- **Your instructions**:
Scan the listing below for the string "aplus" and copy each line where it turns up.

- **Available data**:
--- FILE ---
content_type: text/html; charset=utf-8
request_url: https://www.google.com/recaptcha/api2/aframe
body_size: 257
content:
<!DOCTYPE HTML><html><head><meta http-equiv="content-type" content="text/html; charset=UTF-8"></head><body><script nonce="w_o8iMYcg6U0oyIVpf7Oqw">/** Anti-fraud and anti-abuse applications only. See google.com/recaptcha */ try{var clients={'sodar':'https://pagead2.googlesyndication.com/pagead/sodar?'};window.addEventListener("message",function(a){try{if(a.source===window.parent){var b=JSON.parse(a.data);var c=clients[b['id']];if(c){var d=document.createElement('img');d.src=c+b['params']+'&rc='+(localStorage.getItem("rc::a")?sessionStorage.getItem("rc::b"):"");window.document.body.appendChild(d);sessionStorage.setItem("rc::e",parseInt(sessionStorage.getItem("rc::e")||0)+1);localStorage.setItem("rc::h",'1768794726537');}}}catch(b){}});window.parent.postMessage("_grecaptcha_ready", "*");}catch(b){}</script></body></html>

==

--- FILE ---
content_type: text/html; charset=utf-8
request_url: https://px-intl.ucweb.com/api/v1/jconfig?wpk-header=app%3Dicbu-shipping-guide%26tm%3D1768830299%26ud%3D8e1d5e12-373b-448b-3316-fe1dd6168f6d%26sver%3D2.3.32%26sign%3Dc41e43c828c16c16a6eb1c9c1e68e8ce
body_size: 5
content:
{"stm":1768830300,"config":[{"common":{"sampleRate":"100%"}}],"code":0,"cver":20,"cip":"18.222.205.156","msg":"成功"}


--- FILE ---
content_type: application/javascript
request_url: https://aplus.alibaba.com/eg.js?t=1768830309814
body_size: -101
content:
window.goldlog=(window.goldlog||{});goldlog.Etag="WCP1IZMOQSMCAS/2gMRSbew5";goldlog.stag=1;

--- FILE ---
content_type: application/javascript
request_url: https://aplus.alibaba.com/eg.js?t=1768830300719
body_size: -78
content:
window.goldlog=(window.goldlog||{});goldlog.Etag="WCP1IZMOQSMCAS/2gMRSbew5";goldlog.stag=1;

...

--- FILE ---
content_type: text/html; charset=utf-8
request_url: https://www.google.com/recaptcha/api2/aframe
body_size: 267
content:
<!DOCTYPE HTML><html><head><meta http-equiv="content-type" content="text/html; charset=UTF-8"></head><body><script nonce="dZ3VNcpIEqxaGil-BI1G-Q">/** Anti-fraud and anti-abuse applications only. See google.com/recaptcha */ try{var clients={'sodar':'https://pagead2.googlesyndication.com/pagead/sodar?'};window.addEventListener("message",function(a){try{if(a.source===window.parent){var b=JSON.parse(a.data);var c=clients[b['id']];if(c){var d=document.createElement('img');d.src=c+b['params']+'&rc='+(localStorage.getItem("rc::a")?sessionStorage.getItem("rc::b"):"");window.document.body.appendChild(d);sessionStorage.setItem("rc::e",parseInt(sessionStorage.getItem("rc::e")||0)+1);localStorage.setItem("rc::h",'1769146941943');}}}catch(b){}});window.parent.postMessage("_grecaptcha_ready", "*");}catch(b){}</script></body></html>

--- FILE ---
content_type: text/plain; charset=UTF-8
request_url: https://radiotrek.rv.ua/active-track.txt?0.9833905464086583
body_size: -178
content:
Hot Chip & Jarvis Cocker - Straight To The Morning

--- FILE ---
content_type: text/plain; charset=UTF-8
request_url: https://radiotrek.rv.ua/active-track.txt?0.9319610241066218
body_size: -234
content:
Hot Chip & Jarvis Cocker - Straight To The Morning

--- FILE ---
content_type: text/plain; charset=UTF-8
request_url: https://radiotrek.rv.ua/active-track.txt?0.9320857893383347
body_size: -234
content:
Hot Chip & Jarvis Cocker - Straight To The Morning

- **Exercise response**:
request_url: https://aplus.alibaba.com/eg.js?t=1768830309814
request_url: https://aplus.alibaba.com/eg.js?t=1768830300719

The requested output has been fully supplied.